Dans son appartement en banlieue de Paris, Patricia Delahaie rédige le roman « Un Lundi de Pentecôte ». Le mur de son bureau est orné par deux références littéraires très différentes : une signature autographiée de Victor Hugo et un portrait de Céline. Ces deux écrivains sont, à leur propre manière, des figures inspirantes pour son écriture.
De Hugo, Delahaie aspire à la clarté de la phrase, à l’attrait des faits divers et à une aversion à la peine de mort. Quant à Céline, elle s’intéresse à son exploration humaine, même des personnages les plus sombres – bien qu’elle soit ennuyée par son antisémitisme notoire.
Le portrait de Céline lui rappelle également Pierre Pellerin, un homme qui ressemblait physiquement à l’écrivain. Pellerin dirigeait en Gironde un foyer pour enfants en difficulté, où elle a séjourné pendant deux ans. Il avait l’habitude de leur raconter des histoires de Racine, une expérience qu’elle a trouvée fascinante.
Son roman « Un Lundi de Pentecôte » est une tapestry d’amour, de sang, d’enfants perdus et de guillotine. Il s’inspire fortement du cas de Christian Ranucci, un drame qui a ébranlé la France à l’époque. L’enlèvement et le meurtre de Marie-Dolorès Rambla, qui n’avait que 8 ans, ont profondément marqué Delahaie, qui venait de vivre une période difficile. Elle cite une époque où l’on traitait sans ménagement les enfants, une ambiance qu’elle décrit comme très « familia grande », en référence au livre de Camille Kouchner sur l’inceste au sein de sa famille.
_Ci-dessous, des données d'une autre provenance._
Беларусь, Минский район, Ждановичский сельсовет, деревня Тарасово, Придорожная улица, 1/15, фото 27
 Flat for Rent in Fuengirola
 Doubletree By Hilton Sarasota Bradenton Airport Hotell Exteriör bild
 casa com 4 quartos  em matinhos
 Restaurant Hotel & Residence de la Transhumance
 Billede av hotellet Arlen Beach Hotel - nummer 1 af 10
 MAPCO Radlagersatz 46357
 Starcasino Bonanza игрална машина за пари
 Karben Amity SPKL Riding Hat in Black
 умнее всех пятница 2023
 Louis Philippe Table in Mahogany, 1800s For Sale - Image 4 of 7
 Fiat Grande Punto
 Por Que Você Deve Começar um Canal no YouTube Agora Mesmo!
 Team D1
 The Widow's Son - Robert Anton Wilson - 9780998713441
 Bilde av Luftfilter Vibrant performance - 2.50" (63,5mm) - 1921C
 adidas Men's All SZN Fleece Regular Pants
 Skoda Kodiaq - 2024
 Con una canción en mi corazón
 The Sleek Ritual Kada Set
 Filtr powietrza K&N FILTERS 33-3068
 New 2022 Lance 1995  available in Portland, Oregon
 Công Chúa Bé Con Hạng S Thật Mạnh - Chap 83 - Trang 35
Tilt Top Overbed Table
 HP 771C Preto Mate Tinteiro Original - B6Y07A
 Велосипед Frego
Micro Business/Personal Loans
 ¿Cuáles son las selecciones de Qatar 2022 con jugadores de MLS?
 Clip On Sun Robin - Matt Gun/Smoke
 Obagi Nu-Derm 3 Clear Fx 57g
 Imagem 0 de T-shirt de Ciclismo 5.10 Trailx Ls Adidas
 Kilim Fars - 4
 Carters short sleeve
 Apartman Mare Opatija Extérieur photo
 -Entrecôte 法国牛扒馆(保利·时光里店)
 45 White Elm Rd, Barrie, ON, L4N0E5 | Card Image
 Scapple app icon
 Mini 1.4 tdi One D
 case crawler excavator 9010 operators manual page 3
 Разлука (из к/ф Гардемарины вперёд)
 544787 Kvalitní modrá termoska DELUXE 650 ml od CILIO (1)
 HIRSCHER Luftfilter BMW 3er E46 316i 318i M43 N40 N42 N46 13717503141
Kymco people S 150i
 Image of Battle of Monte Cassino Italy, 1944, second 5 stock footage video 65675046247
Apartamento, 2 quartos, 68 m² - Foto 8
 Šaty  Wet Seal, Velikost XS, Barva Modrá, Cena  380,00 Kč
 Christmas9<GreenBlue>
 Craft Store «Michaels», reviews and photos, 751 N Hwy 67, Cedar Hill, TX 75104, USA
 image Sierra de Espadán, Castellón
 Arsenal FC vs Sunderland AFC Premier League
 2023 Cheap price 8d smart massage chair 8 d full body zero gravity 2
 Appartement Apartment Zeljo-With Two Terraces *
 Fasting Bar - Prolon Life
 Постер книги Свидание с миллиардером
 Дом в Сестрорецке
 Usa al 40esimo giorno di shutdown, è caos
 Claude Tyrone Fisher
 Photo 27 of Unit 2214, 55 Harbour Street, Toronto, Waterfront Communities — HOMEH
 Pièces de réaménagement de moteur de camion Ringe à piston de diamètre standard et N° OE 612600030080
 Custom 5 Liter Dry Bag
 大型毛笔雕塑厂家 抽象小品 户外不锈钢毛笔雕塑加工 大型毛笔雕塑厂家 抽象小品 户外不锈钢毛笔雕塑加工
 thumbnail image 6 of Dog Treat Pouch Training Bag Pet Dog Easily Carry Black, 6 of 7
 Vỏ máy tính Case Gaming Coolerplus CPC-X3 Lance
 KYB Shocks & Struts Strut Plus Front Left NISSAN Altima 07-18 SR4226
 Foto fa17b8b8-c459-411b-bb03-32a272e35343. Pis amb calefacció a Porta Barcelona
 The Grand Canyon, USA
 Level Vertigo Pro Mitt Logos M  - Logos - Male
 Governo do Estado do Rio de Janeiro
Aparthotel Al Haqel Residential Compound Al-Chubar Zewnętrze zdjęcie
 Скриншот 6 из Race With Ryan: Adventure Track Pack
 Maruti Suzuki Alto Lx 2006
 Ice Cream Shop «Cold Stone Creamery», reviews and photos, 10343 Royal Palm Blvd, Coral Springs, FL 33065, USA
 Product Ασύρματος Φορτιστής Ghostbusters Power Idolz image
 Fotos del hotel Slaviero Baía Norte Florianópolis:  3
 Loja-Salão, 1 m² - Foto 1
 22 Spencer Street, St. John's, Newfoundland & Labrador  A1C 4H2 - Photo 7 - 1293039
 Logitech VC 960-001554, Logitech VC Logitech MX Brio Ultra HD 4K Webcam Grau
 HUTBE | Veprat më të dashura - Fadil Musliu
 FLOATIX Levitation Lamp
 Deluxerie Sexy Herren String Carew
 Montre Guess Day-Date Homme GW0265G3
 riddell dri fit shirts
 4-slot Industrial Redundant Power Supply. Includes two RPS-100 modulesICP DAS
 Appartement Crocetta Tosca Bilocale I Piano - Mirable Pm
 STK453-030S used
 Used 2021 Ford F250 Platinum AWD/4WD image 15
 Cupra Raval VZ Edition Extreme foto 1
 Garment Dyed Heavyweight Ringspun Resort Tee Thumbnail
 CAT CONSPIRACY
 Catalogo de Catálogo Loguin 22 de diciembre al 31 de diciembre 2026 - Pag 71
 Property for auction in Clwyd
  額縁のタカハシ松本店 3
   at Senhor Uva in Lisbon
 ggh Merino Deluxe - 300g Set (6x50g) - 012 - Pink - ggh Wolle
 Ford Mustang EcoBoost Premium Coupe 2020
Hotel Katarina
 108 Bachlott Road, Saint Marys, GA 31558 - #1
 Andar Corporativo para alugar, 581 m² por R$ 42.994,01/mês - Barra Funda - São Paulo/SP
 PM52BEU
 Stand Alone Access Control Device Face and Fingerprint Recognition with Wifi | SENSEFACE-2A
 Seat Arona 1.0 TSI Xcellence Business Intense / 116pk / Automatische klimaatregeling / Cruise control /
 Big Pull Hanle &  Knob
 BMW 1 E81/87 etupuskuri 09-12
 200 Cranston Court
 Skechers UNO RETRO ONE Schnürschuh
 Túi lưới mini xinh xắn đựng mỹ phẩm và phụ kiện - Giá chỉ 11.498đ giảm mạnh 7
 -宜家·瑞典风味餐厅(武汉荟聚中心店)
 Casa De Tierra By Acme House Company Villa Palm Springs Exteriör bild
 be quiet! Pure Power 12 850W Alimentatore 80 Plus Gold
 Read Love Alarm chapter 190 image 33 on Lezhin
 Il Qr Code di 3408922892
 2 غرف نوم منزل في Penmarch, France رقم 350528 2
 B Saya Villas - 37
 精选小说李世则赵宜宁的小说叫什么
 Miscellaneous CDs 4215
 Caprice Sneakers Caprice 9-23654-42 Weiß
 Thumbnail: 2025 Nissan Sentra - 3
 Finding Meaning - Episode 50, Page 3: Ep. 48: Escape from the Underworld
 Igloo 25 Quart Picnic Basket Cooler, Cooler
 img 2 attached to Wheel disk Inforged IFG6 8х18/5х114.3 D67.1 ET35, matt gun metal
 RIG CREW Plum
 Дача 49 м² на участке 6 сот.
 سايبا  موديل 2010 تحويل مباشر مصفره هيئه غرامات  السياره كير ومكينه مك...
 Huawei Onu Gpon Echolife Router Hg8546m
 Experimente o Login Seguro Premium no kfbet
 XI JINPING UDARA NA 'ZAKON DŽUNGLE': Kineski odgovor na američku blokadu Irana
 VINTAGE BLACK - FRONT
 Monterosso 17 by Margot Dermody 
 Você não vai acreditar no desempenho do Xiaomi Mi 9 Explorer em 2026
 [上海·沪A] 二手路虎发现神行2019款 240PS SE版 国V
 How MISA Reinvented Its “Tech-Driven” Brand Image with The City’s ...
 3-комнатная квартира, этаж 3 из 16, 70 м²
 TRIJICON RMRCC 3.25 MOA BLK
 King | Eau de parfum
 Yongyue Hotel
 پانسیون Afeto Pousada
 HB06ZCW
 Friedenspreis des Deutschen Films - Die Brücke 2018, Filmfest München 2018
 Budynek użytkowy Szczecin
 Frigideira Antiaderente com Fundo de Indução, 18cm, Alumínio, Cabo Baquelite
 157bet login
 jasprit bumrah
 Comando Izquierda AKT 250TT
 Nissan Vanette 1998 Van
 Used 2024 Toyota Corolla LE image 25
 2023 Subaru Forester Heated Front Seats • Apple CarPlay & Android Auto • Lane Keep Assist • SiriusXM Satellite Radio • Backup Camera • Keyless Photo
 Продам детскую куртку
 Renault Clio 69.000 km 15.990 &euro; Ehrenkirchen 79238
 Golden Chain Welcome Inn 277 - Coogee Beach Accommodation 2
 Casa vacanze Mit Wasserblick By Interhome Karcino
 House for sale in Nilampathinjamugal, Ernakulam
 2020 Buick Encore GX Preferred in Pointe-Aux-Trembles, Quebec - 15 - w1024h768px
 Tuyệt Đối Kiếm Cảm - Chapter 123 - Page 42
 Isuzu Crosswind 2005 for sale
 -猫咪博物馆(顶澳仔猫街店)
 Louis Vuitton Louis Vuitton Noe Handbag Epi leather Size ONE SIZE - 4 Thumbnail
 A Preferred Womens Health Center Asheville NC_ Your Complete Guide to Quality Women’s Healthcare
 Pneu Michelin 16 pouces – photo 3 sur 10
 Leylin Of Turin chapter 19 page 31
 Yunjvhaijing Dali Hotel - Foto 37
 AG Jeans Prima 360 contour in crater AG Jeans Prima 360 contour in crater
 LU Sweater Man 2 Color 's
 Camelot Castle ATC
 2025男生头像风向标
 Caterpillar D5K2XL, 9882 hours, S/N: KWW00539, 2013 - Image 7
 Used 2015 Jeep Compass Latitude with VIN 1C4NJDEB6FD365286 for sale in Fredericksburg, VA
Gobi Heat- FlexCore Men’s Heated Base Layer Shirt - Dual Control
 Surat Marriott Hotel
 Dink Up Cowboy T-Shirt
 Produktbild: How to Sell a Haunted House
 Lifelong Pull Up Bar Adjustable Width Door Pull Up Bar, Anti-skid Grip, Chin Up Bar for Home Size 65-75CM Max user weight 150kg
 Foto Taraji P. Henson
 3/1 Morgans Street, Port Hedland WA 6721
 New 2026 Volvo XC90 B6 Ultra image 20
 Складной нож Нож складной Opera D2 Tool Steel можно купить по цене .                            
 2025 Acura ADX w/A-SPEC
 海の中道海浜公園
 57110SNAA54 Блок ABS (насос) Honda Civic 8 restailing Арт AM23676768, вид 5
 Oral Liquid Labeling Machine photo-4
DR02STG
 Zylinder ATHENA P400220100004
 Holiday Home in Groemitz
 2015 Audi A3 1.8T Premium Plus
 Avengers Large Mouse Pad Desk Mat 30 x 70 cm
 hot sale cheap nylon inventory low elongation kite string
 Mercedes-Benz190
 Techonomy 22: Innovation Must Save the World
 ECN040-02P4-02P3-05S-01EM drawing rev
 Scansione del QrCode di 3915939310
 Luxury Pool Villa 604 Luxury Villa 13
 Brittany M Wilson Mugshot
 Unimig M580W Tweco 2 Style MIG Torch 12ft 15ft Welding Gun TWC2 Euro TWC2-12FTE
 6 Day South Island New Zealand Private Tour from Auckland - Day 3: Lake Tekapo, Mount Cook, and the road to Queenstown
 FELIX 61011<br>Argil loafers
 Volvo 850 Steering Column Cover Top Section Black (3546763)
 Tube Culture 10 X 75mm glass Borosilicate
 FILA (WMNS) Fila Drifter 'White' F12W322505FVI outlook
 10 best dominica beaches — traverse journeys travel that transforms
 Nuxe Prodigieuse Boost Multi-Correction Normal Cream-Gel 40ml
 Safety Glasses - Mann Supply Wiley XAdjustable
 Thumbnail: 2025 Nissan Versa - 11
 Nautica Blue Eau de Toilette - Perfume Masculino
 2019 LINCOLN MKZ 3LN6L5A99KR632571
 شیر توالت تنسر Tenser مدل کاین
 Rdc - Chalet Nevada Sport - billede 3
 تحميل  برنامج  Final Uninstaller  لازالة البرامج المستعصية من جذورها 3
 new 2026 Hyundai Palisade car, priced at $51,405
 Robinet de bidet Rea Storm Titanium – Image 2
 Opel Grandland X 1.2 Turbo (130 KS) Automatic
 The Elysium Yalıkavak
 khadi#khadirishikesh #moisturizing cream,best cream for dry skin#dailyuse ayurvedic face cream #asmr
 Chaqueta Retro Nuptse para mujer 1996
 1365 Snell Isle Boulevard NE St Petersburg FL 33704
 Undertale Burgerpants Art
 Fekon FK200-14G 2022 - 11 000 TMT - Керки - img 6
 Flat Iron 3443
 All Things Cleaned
Le jugement, la sentence de mort et l’exécution de Christian Ranucci, deux ans plus tard, ont a attiré une attention encore plus grande. L’ouvrage « Le Pull-Over rouge » de Gilles Perrault (Ramsay, 1978) a ensuite déclenché une vive controverse autour d’une possible erreur judiciaire, dans un contexte de société en plein débat sur la peine capitale. « À cette époque, j’étais entièrement persuadée de l’argument de Perrault, se rappelle Patricia Delahaie. J’étais aussi âgée de 20 ans, tout comme Ranucci. Je scrutais son visage angélique, ne croyant pas qu’il puisse être coupable. »
Durant des décennies, elle a mis de côté cette affaire et a poursuivi sa carrière dans le journalisme, se spécialisant dans les relations conjugales et familiales. Elle a écrit une vingtaine de livres sur ce sujet. Jusqu’au jour où Belfond lui offre enfin la possibilité de devenir auteure de romans, son rêve d’enfance. La Faussaire (2022), son premier roman inspiré de l’affaire Zawadzki, une sombre histoire de « amants maudits », lui vaut d’être nominée pour quatorze prix littéraires. Une perspective prometteuse, même si elle ne gagne aucun d’entre eux. Le sujet de son prochain roman est décidé depuis longtemps : Ranucci.